Usually playing in a 4-2-3-1 system, they oozed creativity in the Championship.
Attacking midfielders Matt Phillips and Kamil Grosicki, plus on-loan stars Matheus Pereira, Grady Diangana, Callum Robinson and Filip Krovinovic, all offered terrific guile, pace and skill in 2019/20.
This was the basis of their promotion campaign, and they have since secured the permanent signing of Pereira, their player of the season last term.
By comparison, Albion averaged 43 goals per season in their eight consecutive Premier League campaigns before their relegation in 2017/18.

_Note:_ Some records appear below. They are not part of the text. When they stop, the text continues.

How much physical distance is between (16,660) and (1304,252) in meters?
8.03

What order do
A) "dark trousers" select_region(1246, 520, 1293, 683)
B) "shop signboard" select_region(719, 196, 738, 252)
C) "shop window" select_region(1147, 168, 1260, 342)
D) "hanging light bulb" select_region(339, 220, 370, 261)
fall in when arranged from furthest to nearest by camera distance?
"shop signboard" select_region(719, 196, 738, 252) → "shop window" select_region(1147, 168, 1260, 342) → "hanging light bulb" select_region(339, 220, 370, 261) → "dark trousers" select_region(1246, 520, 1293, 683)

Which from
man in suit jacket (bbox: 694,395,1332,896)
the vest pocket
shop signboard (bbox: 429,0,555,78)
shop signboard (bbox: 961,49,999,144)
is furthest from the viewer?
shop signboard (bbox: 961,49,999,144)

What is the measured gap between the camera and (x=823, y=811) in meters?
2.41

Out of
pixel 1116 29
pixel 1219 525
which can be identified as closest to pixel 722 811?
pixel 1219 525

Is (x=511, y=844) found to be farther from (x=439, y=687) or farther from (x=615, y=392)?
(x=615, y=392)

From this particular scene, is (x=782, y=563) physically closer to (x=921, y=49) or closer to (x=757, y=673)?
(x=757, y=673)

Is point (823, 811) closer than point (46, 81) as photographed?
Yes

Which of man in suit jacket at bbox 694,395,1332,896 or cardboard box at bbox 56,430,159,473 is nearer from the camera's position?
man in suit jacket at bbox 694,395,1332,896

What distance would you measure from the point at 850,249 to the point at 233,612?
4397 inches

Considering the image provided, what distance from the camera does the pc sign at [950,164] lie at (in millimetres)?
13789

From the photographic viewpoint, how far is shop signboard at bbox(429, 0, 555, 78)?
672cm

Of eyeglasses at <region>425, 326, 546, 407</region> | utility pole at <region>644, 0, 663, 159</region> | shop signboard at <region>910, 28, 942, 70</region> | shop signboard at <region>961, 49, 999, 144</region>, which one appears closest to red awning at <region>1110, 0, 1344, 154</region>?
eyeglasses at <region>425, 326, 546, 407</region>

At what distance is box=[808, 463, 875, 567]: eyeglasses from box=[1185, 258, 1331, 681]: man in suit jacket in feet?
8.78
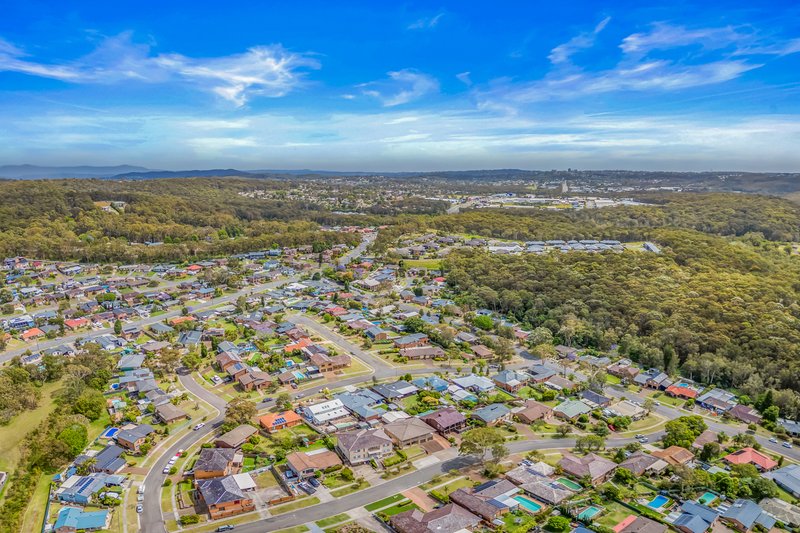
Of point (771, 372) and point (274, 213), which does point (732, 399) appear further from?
point (274, 213)

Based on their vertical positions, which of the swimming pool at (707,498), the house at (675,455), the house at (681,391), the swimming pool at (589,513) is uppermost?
the swimming pool at (589,513)

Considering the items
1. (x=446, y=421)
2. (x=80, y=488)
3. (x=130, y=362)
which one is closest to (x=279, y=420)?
(x=446, y=421)

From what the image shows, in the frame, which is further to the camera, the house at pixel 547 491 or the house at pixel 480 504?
the house at pixel 547 491

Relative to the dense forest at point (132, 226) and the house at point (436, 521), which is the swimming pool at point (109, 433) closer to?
the house at point (436, 521)

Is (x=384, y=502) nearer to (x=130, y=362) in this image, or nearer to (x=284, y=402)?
(x=284, y=402)

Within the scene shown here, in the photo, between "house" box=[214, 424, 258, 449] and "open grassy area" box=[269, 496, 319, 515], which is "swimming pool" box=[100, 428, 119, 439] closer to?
"house" box=[214, 424, 258, 449]

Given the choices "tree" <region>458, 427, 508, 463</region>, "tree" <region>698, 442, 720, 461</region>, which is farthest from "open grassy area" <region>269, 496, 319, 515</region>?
"tree" <region>698, 442, 720, 461</region>

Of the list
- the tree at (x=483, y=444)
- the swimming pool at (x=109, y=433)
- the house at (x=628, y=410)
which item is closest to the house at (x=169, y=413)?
the swimming pool at (x=109, y=433)
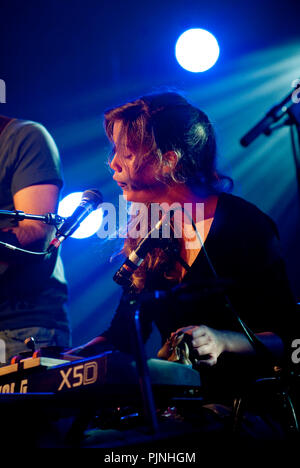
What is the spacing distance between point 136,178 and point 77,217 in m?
0.51

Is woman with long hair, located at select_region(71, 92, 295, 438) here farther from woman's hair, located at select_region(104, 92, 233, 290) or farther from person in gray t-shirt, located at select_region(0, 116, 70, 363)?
person in gray t-shirt, located at select_region(0, 116, 70, 363)

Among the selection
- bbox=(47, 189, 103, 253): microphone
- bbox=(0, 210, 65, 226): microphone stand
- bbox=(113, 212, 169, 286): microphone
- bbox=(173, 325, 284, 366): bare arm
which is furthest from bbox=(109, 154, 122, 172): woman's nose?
bbox=(173, 325, 284, 366): bare arm

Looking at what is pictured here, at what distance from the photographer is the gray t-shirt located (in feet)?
6.67

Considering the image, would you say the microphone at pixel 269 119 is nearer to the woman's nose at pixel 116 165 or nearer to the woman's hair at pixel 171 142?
the woman's hair at pixel 171 142

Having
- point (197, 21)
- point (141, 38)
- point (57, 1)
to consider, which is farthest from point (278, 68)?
point (57, 1)

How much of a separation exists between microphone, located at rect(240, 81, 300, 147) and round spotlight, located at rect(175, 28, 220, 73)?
1.32m

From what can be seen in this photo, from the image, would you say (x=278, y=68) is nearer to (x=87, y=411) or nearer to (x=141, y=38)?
(x=141, y=38)

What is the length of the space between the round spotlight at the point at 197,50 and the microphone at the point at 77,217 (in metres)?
2.80

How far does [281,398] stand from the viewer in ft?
3.56

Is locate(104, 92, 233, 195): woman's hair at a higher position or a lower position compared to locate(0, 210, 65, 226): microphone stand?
higher

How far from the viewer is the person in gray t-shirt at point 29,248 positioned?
197 centimetres

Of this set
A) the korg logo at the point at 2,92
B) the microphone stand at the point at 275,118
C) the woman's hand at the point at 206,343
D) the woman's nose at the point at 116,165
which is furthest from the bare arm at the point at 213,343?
the korg logo at the point at 2,92

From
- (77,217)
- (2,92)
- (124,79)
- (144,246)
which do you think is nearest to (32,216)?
(77,217)

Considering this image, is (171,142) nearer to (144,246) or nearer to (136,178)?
(136,178)
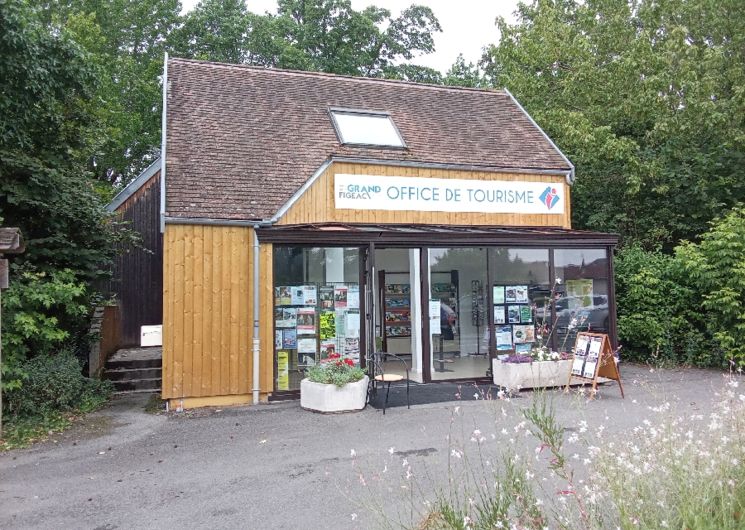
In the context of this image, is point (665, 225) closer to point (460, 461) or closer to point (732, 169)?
point (732, 169)

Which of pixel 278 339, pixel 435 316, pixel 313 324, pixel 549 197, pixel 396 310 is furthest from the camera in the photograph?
pixel 396 310

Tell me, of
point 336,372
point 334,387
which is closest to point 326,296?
point 336,372

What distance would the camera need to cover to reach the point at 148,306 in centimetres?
1612

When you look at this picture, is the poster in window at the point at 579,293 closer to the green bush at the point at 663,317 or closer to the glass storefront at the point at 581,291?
the glass storefront at the point at 581,291

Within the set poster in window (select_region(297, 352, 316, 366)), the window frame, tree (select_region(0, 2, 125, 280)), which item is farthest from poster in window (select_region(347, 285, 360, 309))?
tree (select_region(0, 2, 125, 280))

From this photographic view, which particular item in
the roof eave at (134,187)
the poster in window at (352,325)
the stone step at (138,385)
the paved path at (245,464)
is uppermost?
the roof eave at (134,187)

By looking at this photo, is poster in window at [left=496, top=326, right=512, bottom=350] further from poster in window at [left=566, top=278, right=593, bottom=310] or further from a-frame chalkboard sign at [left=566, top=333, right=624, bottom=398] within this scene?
a-frame chalkboard sign at [left=566, top=333, right=624, bottom=398]

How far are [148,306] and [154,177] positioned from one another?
145 inches

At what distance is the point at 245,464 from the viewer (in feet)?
21.1

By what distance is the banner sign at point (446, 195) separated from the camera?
37.7 ft

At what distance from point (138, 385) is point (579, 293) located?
29.8ft

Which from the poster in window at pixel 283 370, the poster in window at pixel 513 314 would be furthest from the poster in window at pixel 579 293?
the poster in window at pixel 283 370

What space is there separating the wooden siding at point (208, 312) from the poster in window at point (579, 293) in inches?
233

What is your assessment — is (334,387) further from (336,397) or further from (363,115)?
(363,115)
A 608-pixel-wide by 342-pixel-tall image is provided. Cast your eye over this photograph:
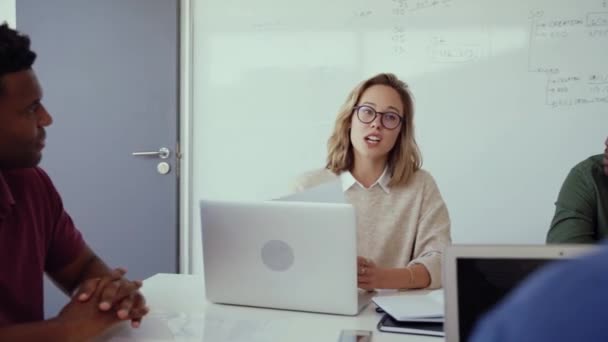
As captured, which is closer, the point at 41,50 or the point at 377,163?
the point at 377,163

West Brom were comeback specialists in last season’s Championship.
They conceded the opening goal on 20 occasions, but only ended up losing seven of those contests.
Displaying grit and resilience under their passionate head coach, Albion averaged 1.25 points per match from 1-0 deficits.
However, recovering from losing positions will prove much tougher in the top flight.
The Baggies scored an impressive 18 goals from set-plays, continuing a longstanding strength for the club.
Now Pereira is staying at the club, with his deliveries Albion are likely to score plenty of goals from dead-ball situations in the Premier League too.
But worryingly for Bilic, his side are not as strong when defending set-plays.
Sixteen of the 45 goals they conceded last season, or 35.6 per cent, came from corners and wide free-kicks.
It was West Brom’s attacking quality that inspired their promotion, but many of their key men were loan players. Replacing the quality they lose is of paramount importance.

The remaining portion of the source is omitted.